Mitchell: He knows how to show a girl a good time.

Annie: See, I realized that I never got to be a proper wife to Owen. I never got to do all those loving little things to show him how much I care about him.
George: Like making parsley sauce?
Annie: Not just parsley sauce. There's boiled ham as well. I'm going to put it in a casserole dish and I'm gonna take it 'round.
George: Right. Okay. Well aside from the fact that's a mental idea on so many levels, do you think you could possibly do it another night? Only I have a friend coming over for dinner. A female friend.
Annie: Oh, okay. So I'm contemplating resolving my death so that I can move on to the next dimension. And you're worrying about gettin' your leg-over!

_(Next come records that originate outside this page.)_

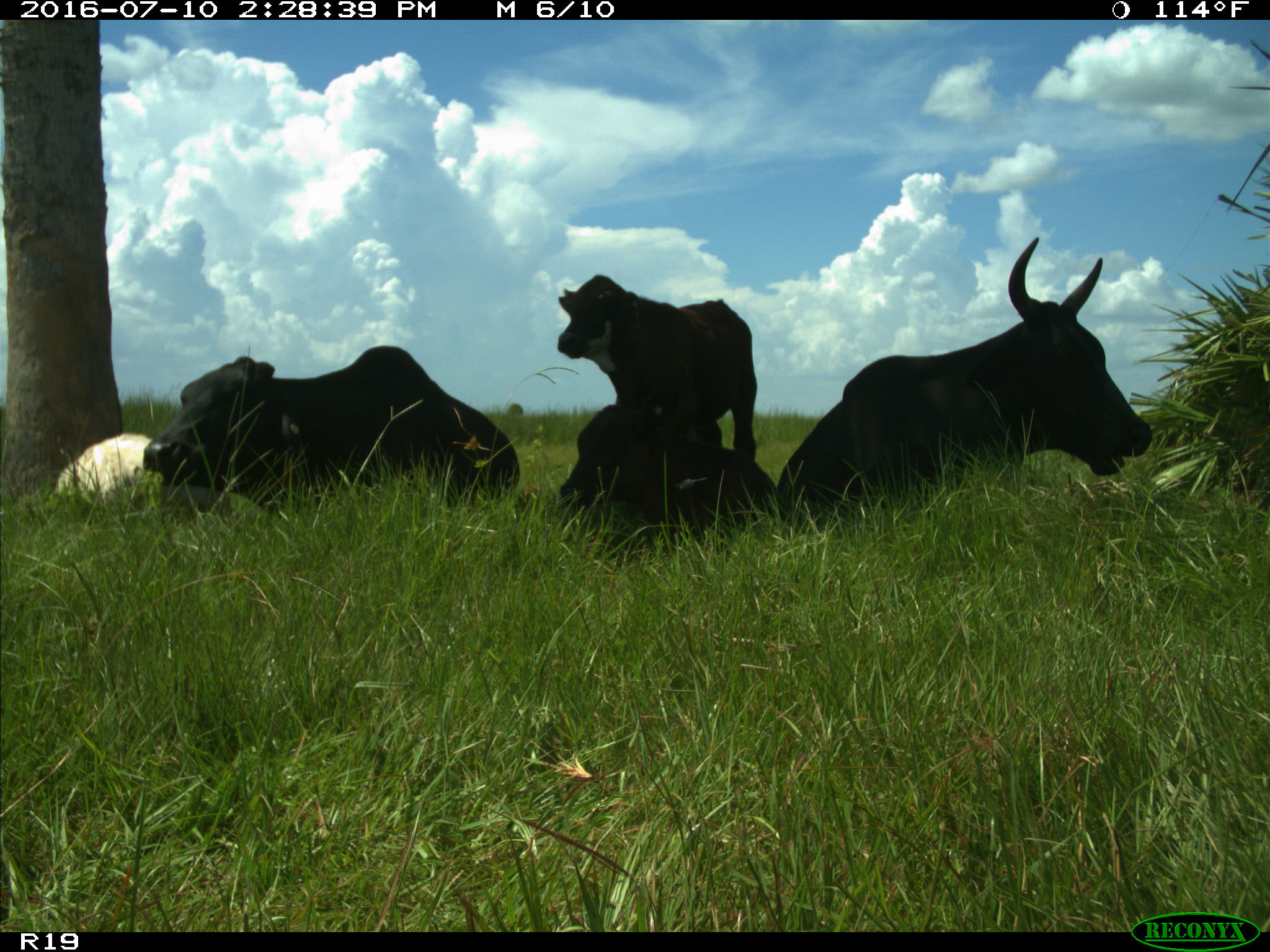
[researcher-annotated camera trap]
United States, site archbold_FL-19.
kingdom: Animalia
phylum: Chordata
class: Mammalia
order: Artiodactyla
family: Bovidae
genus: Bos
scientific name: Bos taurus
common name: domestic cow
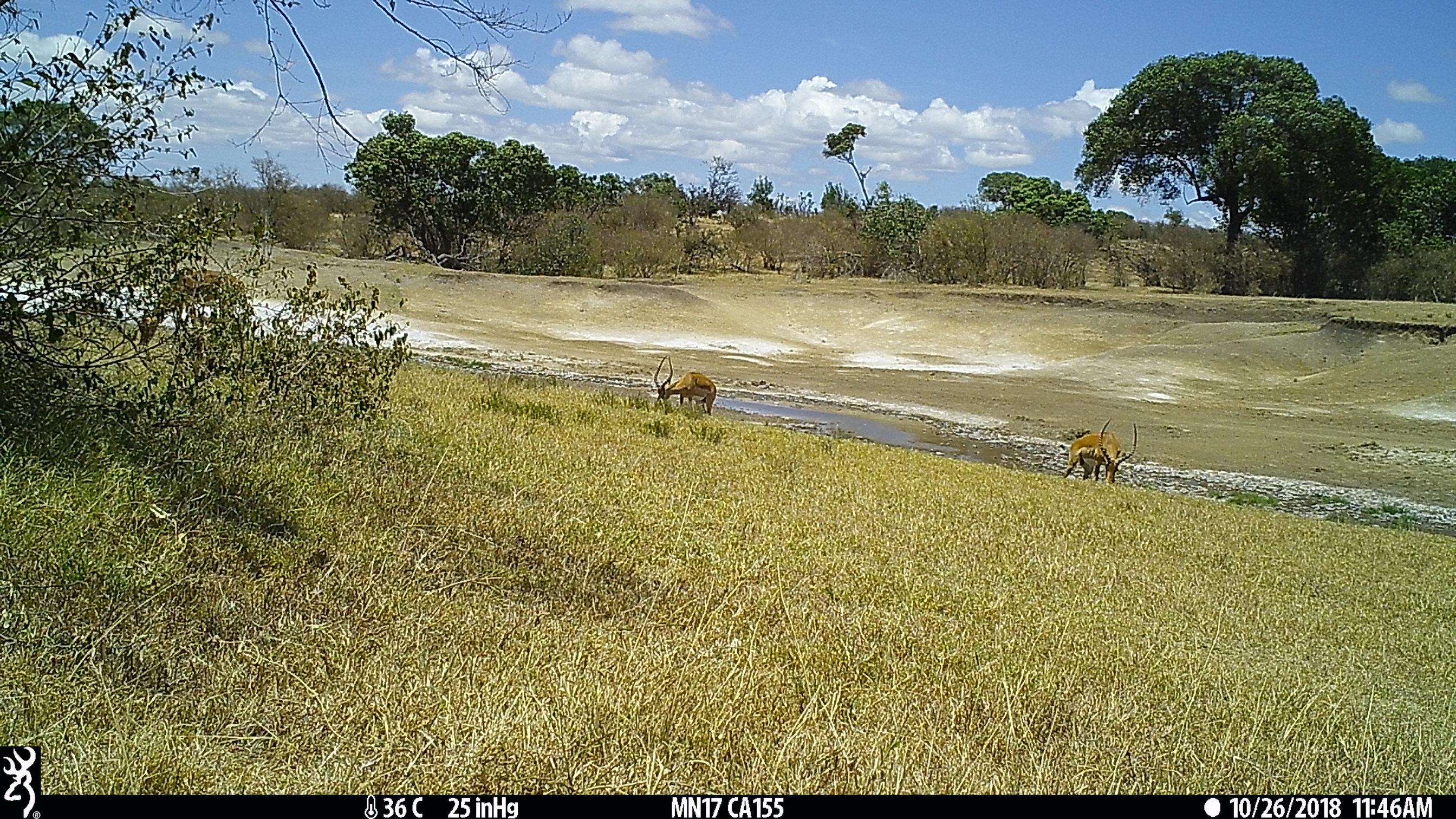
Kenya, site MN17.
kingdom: Animalia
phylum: Chordata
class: Mammalia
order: Artiodactyla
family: Bovidae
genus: Aepyceros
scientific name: Aepyceros melampus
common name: impala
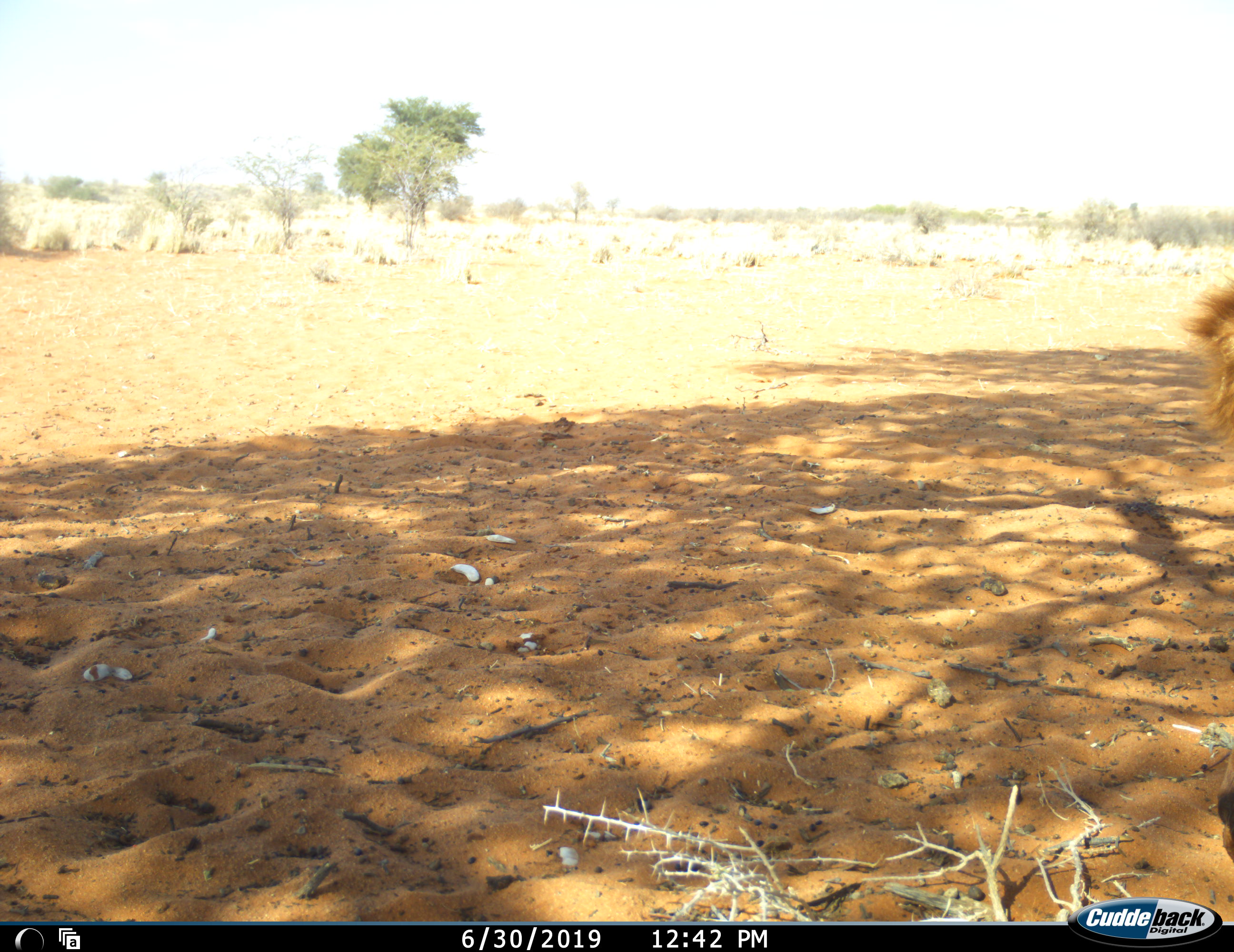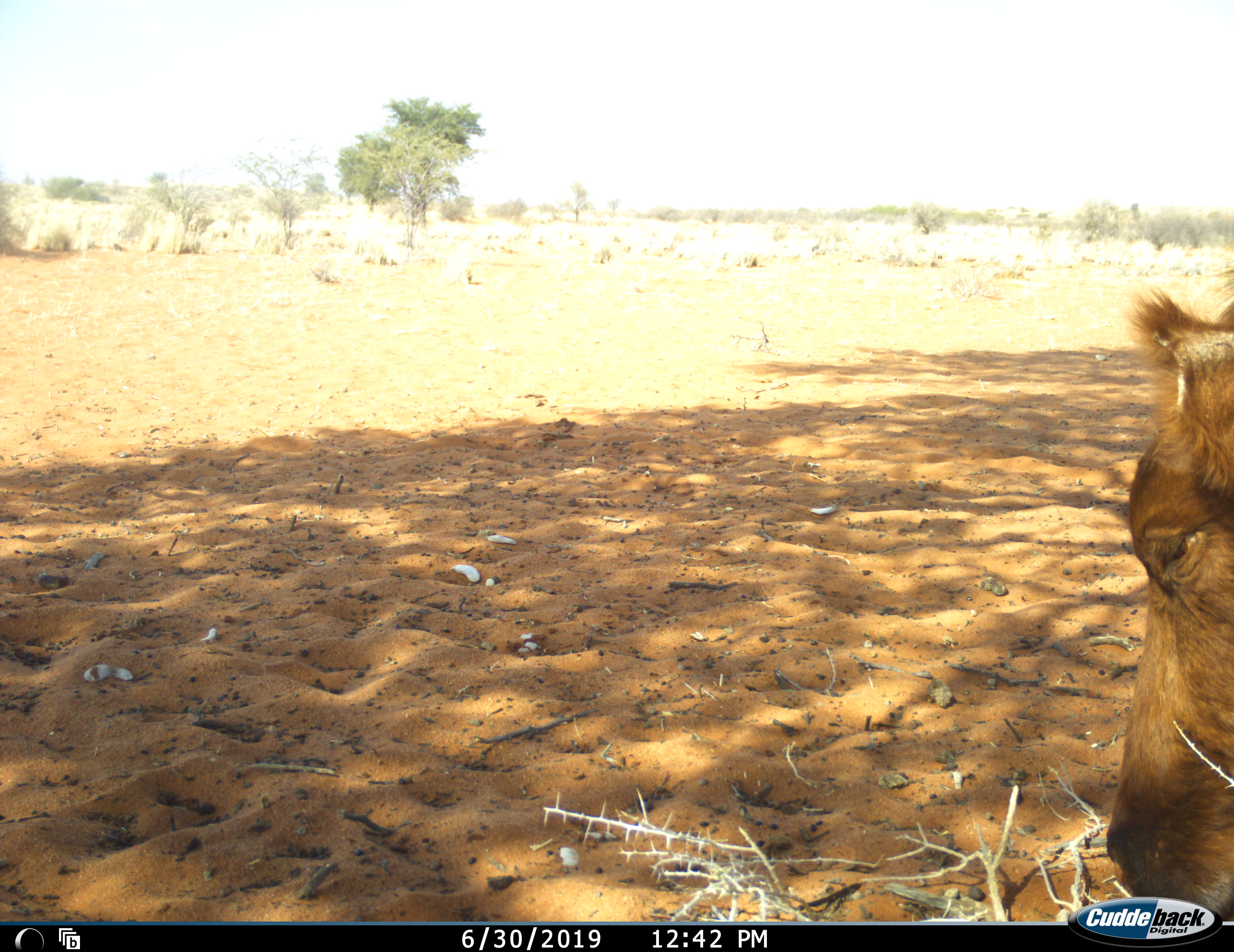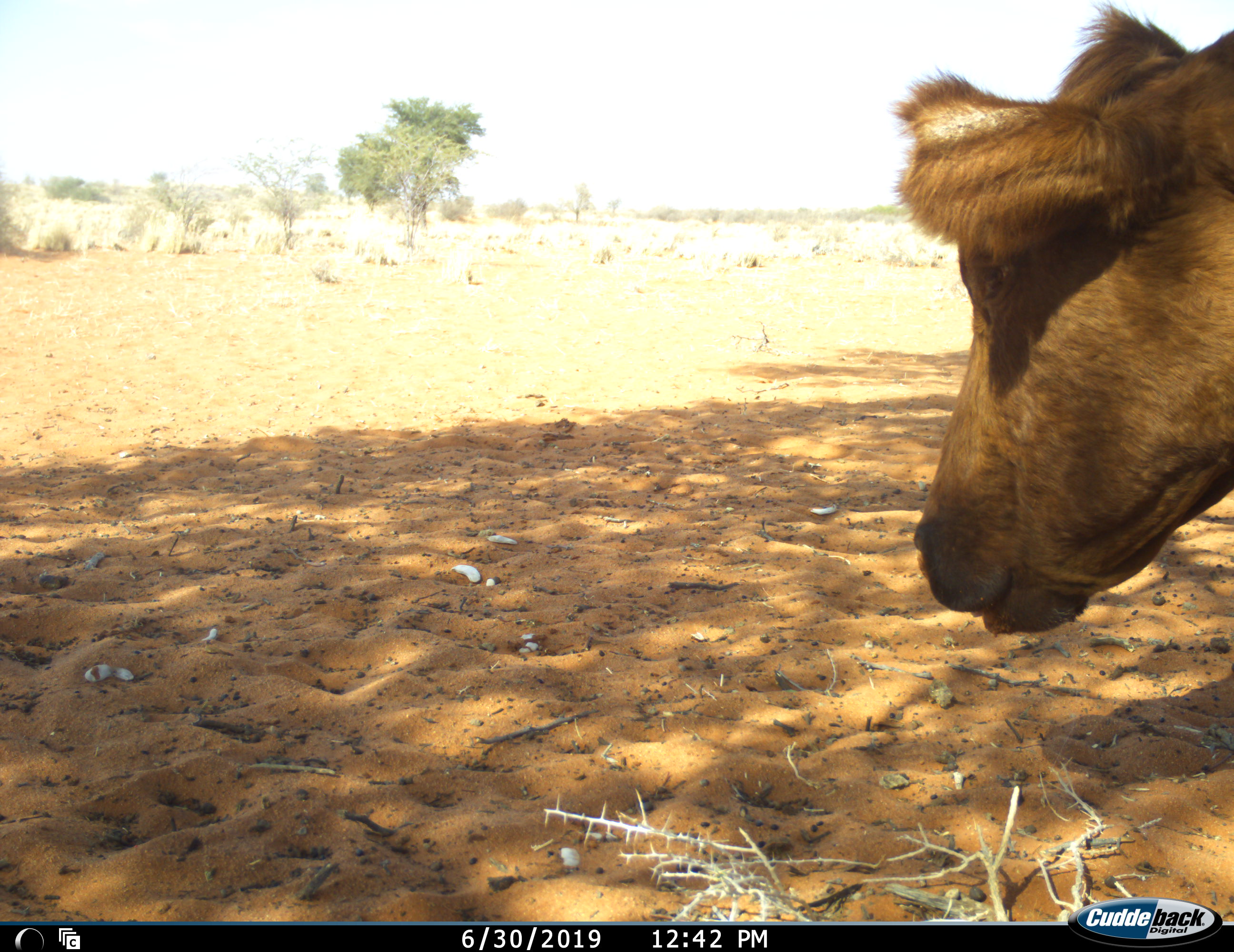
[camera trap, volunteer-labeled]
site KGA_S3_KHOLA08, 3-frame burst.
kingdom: Animalia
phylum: Chordata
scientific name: Vertebrata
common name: domestic animal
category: domesticanimal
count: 1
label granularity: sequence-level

Annie: What happens? Has anyone you know ever passed over?
Gilbert: Alright. This mate of mine, he used the haunt the VIP toilets at Leyton Orient Football Club. Singing Andrew Lloyd Weber's Variations. Famously composed because of a bet he made with his cellist brother on an end-of-season match against Hull City in 1977. Anyway, they brought in this exorcist to speed up his spirit into the afterlife.
Annie: And did it work?
Gilbert: One minute he's giving it "Tell Me on a Sunday", the next poof.
Annie: Poof.

"Being Human: All God's Children (#2.8)" (2010)
George: This place is doing my head in, all the medical tests, religious talks. D'you know, I'm not even allowed protein.
Annie: You're kidding.
George: No. No dairy or meat. Apparently they're worried it will "strengthen the demon."

Annie: Do you know what the weird thing is?
Psychic: Annie says, "Do you know what the weird thing is."
George: For the eighteenth time, I can hear her.

"Being Human: Another Fine Mess (#1.4)" (2009)
Annie: And for all I know this could be perfectly normal. You find out your fiancé murdered you, you become a "throwing things about" ghost.
Mitchell: Poltergeist.
Annie: See. You know the terms. You understand how this works. Do you think I can channel it? Because I have been dying to pull that fridge out and clean behind it.

Mitchell: [about Bernie] How has he never heard of Laurel and Hardy? They're, like, the funniest men who've ever lived.
Annie: Oh, that's someone who's never seen "Ace Ventura".
Mitchell: Yeah, and that's someone with no taste.

"Being Human: Making History (#4.7)" (2012)
Annie: So this is the future. Really?
Eve: For you, yeah.
Annie: Do people have jet packs?
Eve: No. No, mostly everyone's dead.

"Being Human: Type 4 (#3.3)" (2011)
Mitchell: Deadist?
Annie: Yes. It's like racist but for dead people!